___ Material for this exercise ___

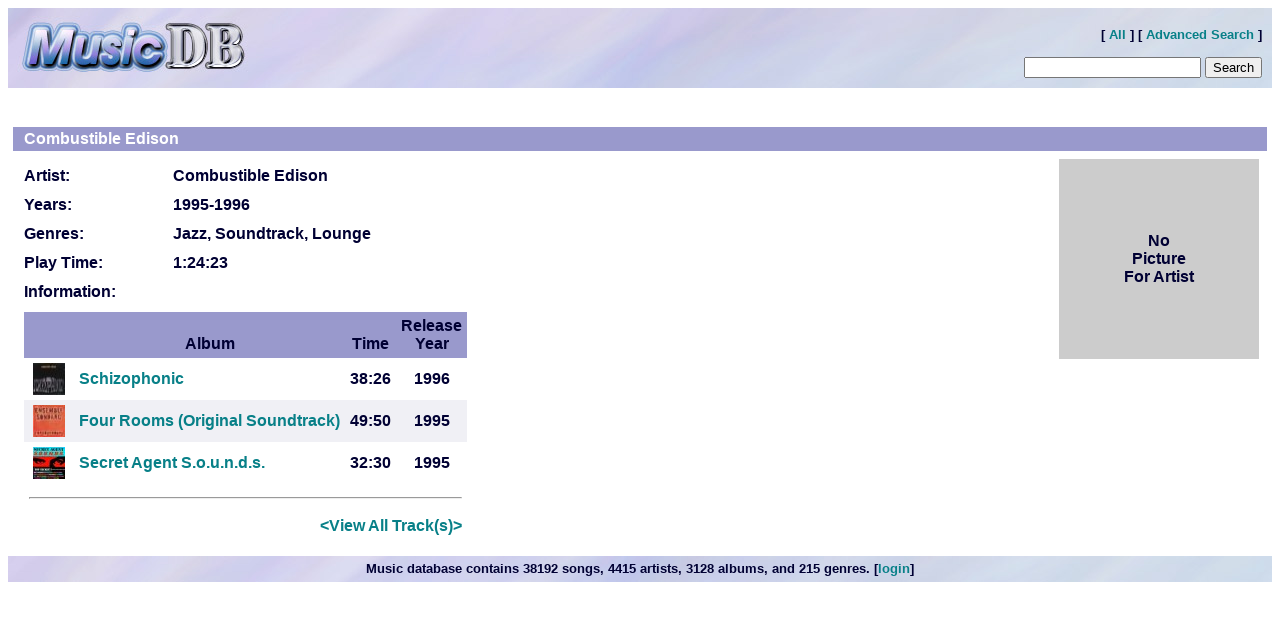

--- FILE ---
content_type: text/html; charset=UTF-8
request_url: https://ericvonbayer.us/music/list/artist.phtml?artist=Combustible+Edison
body_size: 1191
content:
<html>
<head>
<title>Music Database: Combustible Edison</title>
<style type="text/css">
<!--
*            { font-family: Veranda,helvetica,sans-serif; }
body         { color: #000033; }
a            { text-decoration:none; font-weight:bold; color: #088088; }
td           { font-weight:bold; }
*.hlt        { font-weight:bold; color: #444488; }
*.note       { font-weight:none; color: #aaaabb; }
h1           { font-size: 36pt; font-weight: bold; color: #9999cc; }
// -->
</style>
</head>
<body bgcolor=white>
<form method="get" action="index.phtml" name="head_search"><table width=100% height=80 cellpadding=10 cellspacing=0 border=0><tr><td background="images/Header.jpg" valign=bottom align=right><font size=-1>[ <a href="index.phtml">All</a> ] [ <a href="search.phtml?off=0&num=50&artist=Combustible+Edison&view=track">Advanced Search</a> ]<br><br></font><input type="text" name="search" size=20 value="">&nbsp;<input type="hidden" name="view" value="track"><input type="submit" value="Search"></td></tr></table></form>
<br>
<table border=0 cellpadding=3 cellspacing=5 width=100%>
<tr><td colspan=3 bgcolor=#9999cc>&nbsp;<font color=white> Combustible Edison </font> <font color=#d8d8d8></font></font></td></tr>
<tr><td width=100% valign=top><table border=0 cellpadding=3 cellspacing=5>
<tr><td width=15%>Artist:</td><td>Combustible Edison</td></tr>
<tr><td valign=top>Years:</td><td>1995-1996</td></tr>
<tr><td valign=top>Genres:</td><td>Jazz, Soundtrack, Lounge</td></tr>
<tr><td valign=top>Play Time:</td><td>1:24:23</td></tr>
<tr><td valign=top>Information:</td><td>&nbsp;</td></tr>
<tr><td colspan=2>
<table border=0 cellpadding=5 cellspacing=0>
<tr bgcolor=#9999cc><th width=40>&nbsp</th><th valign=bottom>Album</th><th valign=bottom>Time</th><th valign=bottom>Release<br>Year</th></tr>
<tr bgcolor=#ffffff>
<td width=40 align=center valign=center><a href="album.phtml?album=2320"><img border=0 alt="[Cover Thumb]" src="albumthumb.phtml?album=2320" width=32 height=32></a></td>
<td><a href="album.phtml?album=2320">Schizophonic</a></td>
<td align=right>38:26</td>
<td align=center>1996</td><tr>
<tr bgcolor=#f0f0f5>
<td width=40 align=center valign=center><a href="album.phtml?album=3456"><img border=0 alt="[Cover Thumb]" src="albumthumb.phtml?album=3456" width=32 height=32></a></td>
<td><a href="album.phtml?album=3456">Four Rooms (Original Soundtrack)</a></td>
<td align=right>49:50</td>
<td align=center>1995</td><tr>
<tr bgcolor=#ffffff>
<td width=40 align=center valign=center><a href="album.phtml?album=3559"><img border=0 alt="[Cover Thumb]" src="albumthumb.phtml?album=3559" width=32 height=32></a></td>
<td><a href="album.phtml?album=3559">Secret Agent S.o.u.n.d.s.</a></td>
<td align=right>32:30</td>
<td align=center>1995</td><tr>
<tr><td colspan=4><hr></td></tr>
<tr><td colspan=4 align=right><a href="index.phtml?view=track&artist_ids=4052">&lt;View All Track(s)&gt;</a></td></tr>
</table>
</td></tr>
</table>
</td>
<td width=230 height=230 valign=top align=center><table border=0 bgcolor=#cccccc width=200 height=200><tr><td valign=center align=center>No<br>Picture<br>For Artist</td></tr></table></td>
</tr>
</table>
<table width=100% height=26 cellpadding=0 cellspacing=0 border=0><tr><td background="images/FooterBG.jpg" valign=center align=center><font size=-1><b>Music database contains 38192 songs, 4415 artists, 3128 albums, and 215 genres.  [<a href="login.phtml">login</a>]</font></td></tr></table>
</body>
</html>
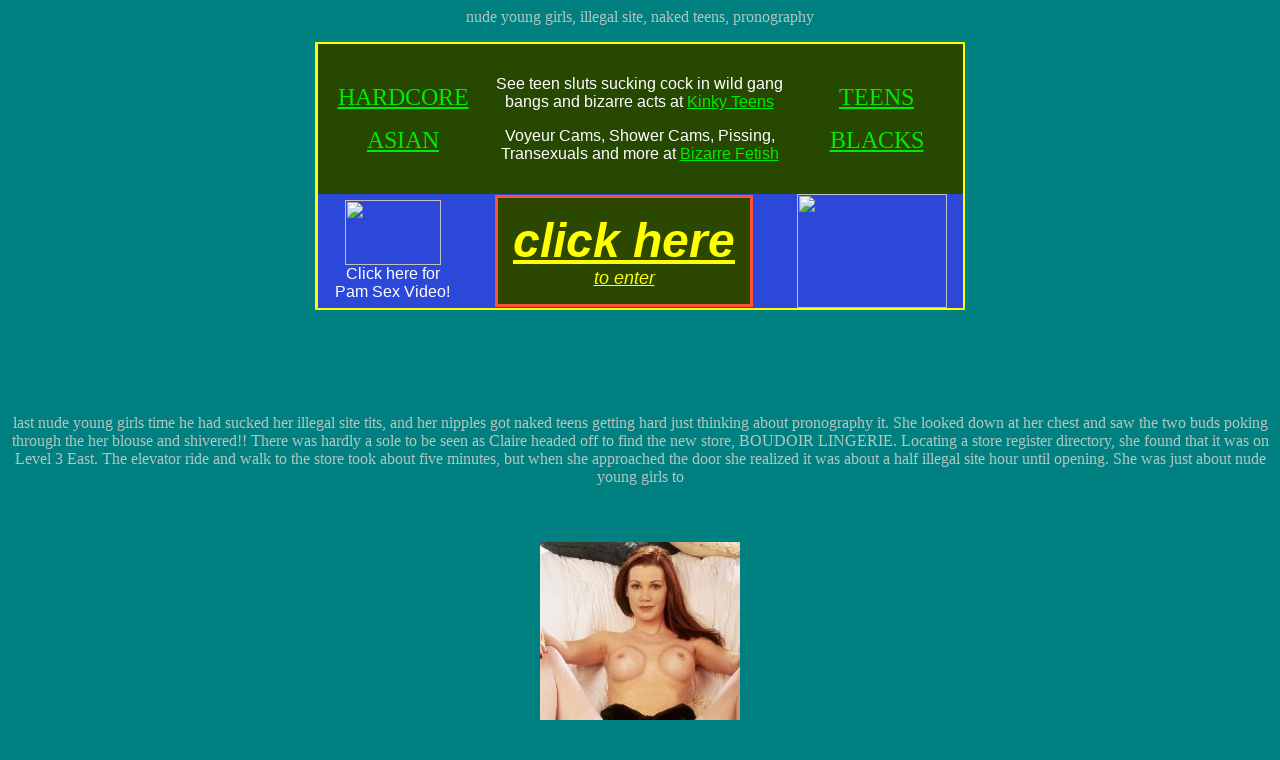

--- FILE ---
content_type: text/html; charset=UTF-8
request_url: http://www.youngteens.sexyfigures.com/nude.htm
body_size: 6600
content:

___

- **Work order**:
In the copy, include every record exactly and no pictures at all.

- **Response to this exercise**:
--- FILE ---
content_type: text/html; charset=UTF-8
request_url: https://ericvonbayer.us/music/list/artist.phtml?artist=Combustible+Edison
body_size: 1191
content:
<html>
<head>
<title>Music Database: Combustible Edison</title>
<style type="text/css">
<!--
*            { font-family: Veranda,helvetica,sans-serif; }
body         { color: #000033; }
a            { text-decoration:none; font-weight:bold; color: #088088; }
td           { font-weight:bold; }
*.hlt        { font-weight:bold; color: #444488; }
*.note       { font-weight:none; color: #aaaabb; }
h1           { font-size: 36pt; font-weight: bold; color: #9999cc; }
// -->
</style>
</head>
<body bgcolor=white>
<form method="get" action="index.phtml" name="head_search"><table width=100% height=80 cellpadding=10 cellspacing=0 border=0><tr><td background="images/Header.jpg" valign=bottom align=right><font size=-1>[ <a href="index.phtml">All</a> ] [ <a href="search.phtml?off=0&num=50&artist=Combustible+Edison&view=track">Advanced Search</a> ]<br><br></font><input type="text" name="search" size=20 value="">&nbsp;<input type="hidden" name="view" value="track"><input type="submit" value="Search"></td></tr></table></form>
<br>
<table border=0 cellpadding=3 cellspacing=5 width=100%>
<tr><td colspan=3 bgcolor=#9999cc>&nbsp;<font color=white> Combustible Edison </font> <font color=#d8d8d8></font></font></td></tr>
<tr><td width=100% valign=top><table border=0 cellpadding=3 cellspacing=5>
<tr><td width=15%>Artist:</td><td>Combustible Edison</td></tr>
<tr><td valign=top>Years:</td><td>1995-1996</td></tr>
<tr><td valign=top>Genres:</td><td>Jazz, Soundtrack, Lounge</td></tr>
<tr><td valign=top>Play Time:</td><td>1:24:23</td></tr>
<tr><td valign=top>Information:</td><td>&nbsp;</td></tr>
<tr><td colspan=2>
<table border=0 cellpadding=5 cellspacing=0>
<tr bgcolor=#9999cc><th width=40>&nbsp</th><th valign=bottom>Album</th><th valign=bottom>Time</th><th valign=bottom>Release<br>Year</th></tr>
<tr bgcolor=#ffffff>
<td width=40 align=center valign=center><a href="album.phtml?album=2320"><img border=0 alt="[Cover Thumb]" src="albumthumb.phtml?album=2320" width=32 height=32></a></td>
<td><a href="album.phtml?album=2320">Schizophonic</a></td>
<td align=right>38:26</td>
<td align=center>1996</td><tr>
<tr bgcolor=#f0f0f5>
<td width=40 align=center valign=center><a href="album.phtml?album=3456"><img border=0 alt="[Cover Thumb]" src="albumthumb.phtml?album=3456" width=32 height=32></a></td>
<td><a href="album.phtml?album=3456">Four Rooms (Original Soundtrack)</a></td>
<td align=right>49:50</td>
<td align=center>1995</td><tr>
<tr bgcolor=#ffffff>
<td width=40 align=center valign=center><a href="album.phtml?album=3559"><img border=0 alt="[Cover Thumb]" src="albumthumb.phtml?album=3559" width=32 height=32></a></td>
<td><a href="album.phtml?album=3559">Secret Agent S.o.u.n.d.s.</a></td>
<td align=right>32:30</td>
<td align=center>1995</td><tr>
<tr><td colspan=4><hr></td></tr>
<tr><td colspan=4 align=right><a href="index.phtml?view=track&artist_ids=4052">&lt;View All Track(s)&gt;</a></td></tr>
</table>
</td></tr>
</table>
</td>
<td width=230 height=230 valign=top align=center><table border=0 bgcolor=#cccccc width=200 height=200><tr><td valign=center align=center>No<br>Picture<br>For Artist</td></tr></table></td>
</tr>
</table>
<table width=100% height=26 cellpadding=0 cellspacing=0 border=0><tr><td background="images/FooterBG.jpg" valign=center align=center><font size=-1><b>Music database contains 38192 songs, 4415 artists, 3128 albums, and 215 genres.  [<a href="login.phtml">login</a>]</font></td></tr></table>
</body>
</html>

--- FILE ---
content_type: text/html; charset=UTF-8
request_url: http://www.youngteens.sexyfigures.com/nude.htm
body_size: 6600
content:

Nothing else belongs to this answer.